===== Supplied data

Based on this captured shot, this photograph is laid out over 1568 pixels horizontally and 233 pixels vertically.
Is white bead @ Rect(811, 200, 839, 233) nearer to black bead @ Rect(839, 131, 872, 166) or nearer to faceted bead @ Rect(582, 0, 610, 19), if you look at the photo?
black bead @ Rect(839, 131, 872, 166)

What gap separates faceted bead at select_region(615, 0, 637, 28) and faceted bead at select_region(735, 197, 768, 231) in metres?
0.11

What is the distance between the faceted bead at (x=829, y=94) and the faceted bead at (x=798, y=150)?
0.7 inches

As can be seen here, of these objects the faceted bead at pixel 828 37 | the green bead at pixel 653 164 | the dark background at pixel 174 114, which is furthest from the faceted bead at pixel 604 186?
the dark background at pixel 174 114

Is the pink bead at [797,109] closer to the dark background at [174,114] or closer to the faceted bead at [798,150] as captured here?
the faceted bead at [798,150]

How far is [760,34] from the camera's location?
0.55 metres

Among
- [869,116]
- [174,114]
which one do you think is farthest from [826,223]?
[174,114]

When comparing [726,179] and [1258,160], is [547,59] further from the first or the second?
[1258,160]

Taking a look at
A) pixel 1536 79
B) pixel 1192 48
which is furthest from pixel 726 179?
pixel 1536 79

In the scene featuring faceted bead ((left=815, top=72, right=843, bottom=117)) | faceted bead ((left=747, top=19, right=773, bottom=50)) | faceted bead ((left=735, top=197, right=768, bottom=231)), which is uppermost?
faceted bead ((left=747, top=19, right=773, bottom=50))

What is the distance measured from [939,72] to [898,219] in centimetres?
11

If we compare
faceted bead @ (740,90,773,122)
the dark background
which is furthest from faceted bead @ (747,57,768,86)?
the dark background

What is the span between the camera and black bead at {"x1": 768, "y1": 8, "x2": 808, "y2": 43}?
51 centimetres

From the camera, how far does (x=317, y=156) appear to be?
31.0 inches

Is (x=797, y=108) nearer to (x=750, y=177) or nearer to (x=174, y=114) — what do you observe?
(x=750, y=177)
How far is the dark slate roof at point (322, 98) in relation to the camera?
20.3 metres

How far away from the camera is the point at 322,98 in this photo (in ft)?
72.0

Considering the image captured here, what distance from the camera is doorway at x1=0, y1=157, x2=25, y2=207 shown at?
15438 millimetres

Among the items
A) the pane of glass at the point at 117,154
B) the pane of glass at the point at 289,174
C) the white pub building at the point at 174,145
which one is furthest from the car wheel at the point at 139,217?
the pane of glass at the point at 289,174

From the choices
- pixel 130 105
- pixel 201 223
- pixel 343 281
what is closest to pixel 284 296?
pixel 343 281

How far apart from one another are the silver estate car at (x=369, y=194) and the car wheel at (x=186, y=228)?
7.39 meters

==========

### Directions for this task
Reproduce the full listing exactly.

### Expected answer
Based on this captured shot, this photograph is laid out over 1568 pixels horizontally and 233 pixels vertically.
Is white bead @ Rect(811, 200, 839, 233) nearer to black bead @ Rect(839, 131, 872, 166) or nearer to faceted bead @ Rect(582, 0, 610, 19), if you look at the photo?
black bead @ Rect(839, 131, 872, 166)

What gap separates faceted bead at select_region(615, 0, 637, 28) and faceted bead at select_region(735, 197, 768, 231) in metres?
0.11

What is the distance between the faceted bead at (x=829, y=94) and the faceted bead at (x=798, y=150)?
0.7 inches

As can be seen here, of these objects the faceted bead at pixel 828 37 | the green bead at pixel 653 164 | the dark background at pixel 174 114, which is furthest from the faceted bead at pixel 604 186?
the dark background at pixel 174 114

Is the pink bead at [797,109] closer to the dark background at [174,114] or closer to the faceted bead at [798,150] as captured here?
the faceted bead at [798,150]

How far is [760,34] from the camera's location?
0.55 metres

Among
- [869,116]
- [174,114]
which one do you think is farthest from [826,223]?
[174,114]

When comparing [726,179] and [1258,160], is [547,59] further from the first or the second?
[1258,160]

Taking a look at
A) pixel 1536 79
B) pixel 1192 48
which is furthest from pixel 726 179?
pixel 1536 79

In the scene featuring faceted bead ((left=815, top=72, right=843, bottom=117)) | faceted bead ((left=747, top=19, right=773, bottom=50)) | faceted bead ((left=735, top=197, right=768, bottom=231)), which is uppermost?
faceted bead ((left=747, top=19, right=773, bottom=50))

What is the distance measured from [939,72] to [898,219] in centimetres?
11

If we compare
faceted bead @ (740,90,773,122)
the dark background
which is furthest from faceted bead @ (747,57,768,86)?
the dark background

What is the span between the camera and black bead at {"x1": 768, "y1": 8, "x2": 808, "y2": 43}?
51 centimetres

From the camera, how far does (x=317, y=156) appear to be?
31.0 inches

Is (x=797, y=108) nearer to (x=750, y=177) or nearer to (x=174, y=114) — what do you observe?
(x=750, y=177)
How far is the dark slate roof at point (322, 98) in relation to the camera?
20.3 metres

How far away from the camera is the point at 322,98 in this photo (in ft)?
72.0

Considering the image captured here, what distance from the camera is doorway at x1=0, y1=157, x2=25, y2=207 shown at?
15438 millimetres

Among the items
A) the pane of glass at the point at 117,154
B) the pane of glass at the point at 289,174
C) the white pub building at the point at 174,145
which one is furthest from the car wheel at the point at 139,217?
the pane of glass at the point at 289,174

From the choices
- pixel 130 105
- pixel 201 223
- pixel 343 281
what is closest to pixel 284 296?
pixel 343 281

How far apart from one another are the silver estate car at (x=369, y=194) and the car wheel at (x=186, y=228)?
7.39 meters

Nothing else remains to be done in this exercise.